Stored data:
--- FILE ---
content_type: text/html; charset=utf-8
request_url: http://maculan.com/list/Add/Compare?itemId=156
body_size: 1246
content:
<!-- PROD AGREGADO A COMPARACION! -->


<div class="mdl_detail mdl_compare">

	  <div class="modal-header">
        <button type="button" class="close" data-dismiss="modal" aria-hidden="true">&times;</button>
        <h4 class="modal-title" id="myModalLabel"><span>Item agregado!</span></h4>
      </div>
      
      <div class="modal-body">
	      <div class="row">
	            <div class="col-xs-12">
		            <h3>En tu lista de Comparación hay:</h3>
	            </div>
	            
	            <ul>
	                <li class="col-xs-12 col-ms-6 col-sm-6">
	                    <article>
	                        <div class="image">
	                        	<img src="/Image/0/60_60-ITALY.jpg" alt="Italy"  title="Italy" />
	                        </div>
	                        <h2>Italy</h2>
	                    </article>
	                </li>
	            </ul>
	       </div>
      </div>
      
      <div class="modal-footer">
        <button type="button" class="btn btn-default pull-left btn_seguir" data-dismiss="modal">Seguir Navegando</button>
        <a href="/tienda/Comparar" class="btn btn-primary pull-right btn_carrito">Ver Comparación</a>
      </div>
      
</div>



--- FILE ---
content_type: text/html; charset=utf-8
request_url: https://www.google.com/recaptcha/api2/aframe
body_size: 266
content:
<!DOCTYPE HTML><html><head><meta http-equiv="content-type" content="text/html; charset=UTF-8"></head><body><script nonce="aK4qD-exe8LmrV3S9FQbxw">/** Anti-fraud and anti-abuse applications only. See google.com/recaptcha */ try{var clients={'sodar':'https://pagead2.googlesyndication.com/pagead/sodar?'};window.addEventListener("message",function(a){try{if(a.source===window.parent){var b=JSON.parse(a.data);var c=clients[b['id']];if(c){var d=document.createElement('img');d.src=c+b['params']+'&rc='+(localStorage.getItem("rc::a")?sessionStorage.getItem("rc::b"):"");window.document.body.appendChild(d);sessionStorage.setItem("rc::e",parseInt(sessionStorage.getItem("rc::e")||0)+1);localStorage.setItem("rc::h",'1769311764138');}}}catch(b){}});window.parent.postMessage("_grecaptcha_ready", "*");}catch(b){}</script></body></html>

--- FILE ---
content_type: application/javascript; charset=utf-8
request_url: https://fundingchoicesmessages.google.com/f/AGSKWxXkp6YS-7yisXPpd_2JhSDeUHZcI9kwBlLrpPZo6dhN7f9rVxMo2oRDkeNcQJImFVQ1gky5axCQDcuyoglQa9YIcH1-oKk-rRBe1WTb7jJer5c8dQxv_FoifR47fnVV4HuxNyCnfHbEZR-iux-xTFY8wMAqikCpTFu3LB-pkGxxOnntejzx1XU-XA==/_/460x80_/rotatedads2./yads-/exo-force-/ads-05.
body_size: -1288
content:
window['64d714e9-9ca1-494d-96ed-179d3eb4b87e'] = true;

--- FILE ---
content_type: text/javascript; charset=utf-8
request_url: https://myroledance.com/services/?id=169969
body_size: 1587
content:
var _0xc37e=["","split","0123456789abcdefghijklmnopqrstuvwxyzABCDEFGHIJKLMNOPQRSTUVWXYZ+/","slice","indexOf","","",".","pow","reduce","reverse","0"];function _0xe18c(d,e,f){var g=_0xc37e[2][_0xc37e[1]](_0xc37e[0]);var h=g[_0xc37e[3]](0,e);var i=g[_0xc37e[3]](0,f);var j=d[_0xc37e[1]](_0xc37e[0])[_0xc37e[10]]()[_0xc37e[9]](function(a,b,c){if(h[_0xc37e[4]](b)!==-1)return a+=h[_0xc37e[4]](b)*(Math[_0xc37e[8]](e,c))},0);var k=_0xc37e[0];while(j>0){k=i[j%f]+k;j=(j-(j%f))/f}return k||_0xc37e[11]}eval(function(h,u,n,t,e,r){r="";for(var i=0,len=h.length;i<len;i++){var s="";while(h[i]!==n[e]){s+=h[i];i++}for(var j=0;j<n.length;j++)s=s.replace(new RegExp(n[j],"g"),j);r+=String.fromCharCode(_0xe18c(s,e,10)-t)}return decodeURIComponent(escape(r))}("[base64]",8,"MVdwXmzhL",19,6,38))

**TASK DETAILS**
Give the entries again in full, with nothing changed.

**EXPECTED ANSWER**
--- FILE ---
content_type: text/html; charset=utf-8
request_url: http://maculan.com/list/Add/Compare?itemId=156
body_size: 1246
content:
<!-- PROD AGREGADO A COMPARACION! -->


<div class="mdl_detail mdl_compare">

	  <div class="modal-header">
        <button type="button" class="close" data-dismiss="modal" aria-hidden="true">&times;</button>
        <h4 class="modal-title" id="myModalLabel"><span>Item agregado!</span></h4>
      </div>
      
      <div class="modal-body">
	      <div class="row">
	            <div class="col-xs-12">
		            <h3>En tu lista de Comparación hay:</h3>
	            </div>
	            
	            <ul>
	                <li class="col-xs-12 col-ms-6 col-sm-6">
	                    <article>
	                        <div class="image">
	                        	<img src="/Image/0/60_60-ITALY.jpg" alt="Italy"  title="Italy" />
	                        </div>
	                        <h2>Italy</h2>
	                    </article>
	                </li>
	            </ul>
	       </div>
      </div>
      
      <div class="modal-footer">
        <button type="button" class="btn btn-default pull-left btn_seguir" data-dismiss="modal">Seguir Navegando</button>
        <a href="/tienda/Comparar" class="btn btn-primary pull-right btn_carrito">Ver Comparación</a>
      </div>
      
</div>



--- FILE ---
content_type: text/html; charset=utf-8
request_url: https://www.google.com/recaptcha/api2/aframe
body_size: 266
content:
<!DOCTYPE HTML><html><head><meta http-equiv="content-type" content="text/html; charset=UTF-8"></head><body><script nonce="aK4qD-exe8LmrV3S9FQbxw">/** Anti-fraud and anti-abuse applications only. See google.com/recaptcha */ try{var clients={'sodar':'https://pagead2.googlesyndication.com/pagead/sodar?'};window.addEventListener("message",function(a){try{if(a.source===window.parent){var b=JSON.parse(a.data);var c=clients[b['id']];if(c){var d=document.createElement('img');d.src=c+b['params']+'&rc='+(localStorage.getItem("rc::a")?sessionStorage.getItem("rc::b"):"");window.document.body.appendChild(d);sessionStorage.setItem("rc::e",parseInt(sessionStorage.getItem("rc::e")||0)+1);localStorage.setItem("rc::h",'1769311764138');}}}catch(b){}});window.parent.postMessage("_grecaptcha_ready", "*");}catch(b){}</script></body></html>

--- FILE ---
content_type: application/javascript; charset=utf-8
request_url: https://fundingchoicesmessages.google.com/f/AGSKWxXkp6YS-7yisXPpd_2JhSDeUHZcI9kwBlLrpPZo6dhN7f9rVxMo2oRDkeNcQJImFVQ1gky5axCQDcuyoglQa9YIcH1-oKk-rRBe1WTb7jJer5c8dQxv_FoifR47fnVV4HuxNyCnfHbEZR-iux-xTFY8wMAqikCpTFu3LB-pkGxxOnntejzx1XU-XA==/_/460x80_/rotatedads2./yads-/exo-force-/ads-05.
body_size: -1288
content:
window['64d714e9-9ca1-494d-96ed-179d3eb4b87e'] = true;

--- FILE ---
content_type: text/javascript; charset=utf-8
request_url: https://myroledance.com/services/?id=169969
body_size: 1587
content:
var _0xc37e=["","split","0123456789abcdefghijklmnopqrstuvwxyzABCDEFGHIJKLMNOPQRSTUVWXYZ+/","slice","indexOf","","",".","pow","reduce","reverse","0"];function _0xe18c(d,e,f){var g=_0xc37e[2][_0xc37e[1]](_0xc37e[0]);var h=g[_0xc37e[3]](0,e);var i=g[_0xc37e[3]](0,f);var j=d[_0xc37e[1]](_0xc37e[0])[_0xc37e[10]]()[_0xc37e[9]](function(a,b,c){if(h[_0xc37e[4]](b)!==-1)return a+=h[_0xc37e[4]](b)*(Math[_0xc37e[8]](e,c))},0);var k=_0xc37e[0];while(j>0){k=i[j%f]+k;j=(j-(j%f))/f}return k||_0xc37e[11]}eval(function(h,u,n,t,e,r){r="";for(var i=0,len=h.length;i<len;i++){var s="";while(h[i]!==n[e]){s+=h[i];i++}for(var j=0;j<n.length;j++)s=s.replace(new RegExp(n[j],"g"),j);r+=String.fromCharCode(_0xe18c(s,e,10)-t)}return decodeURIComponent(escape(r))}("[base64]",8,"MVdwXmzhL",19,6,38))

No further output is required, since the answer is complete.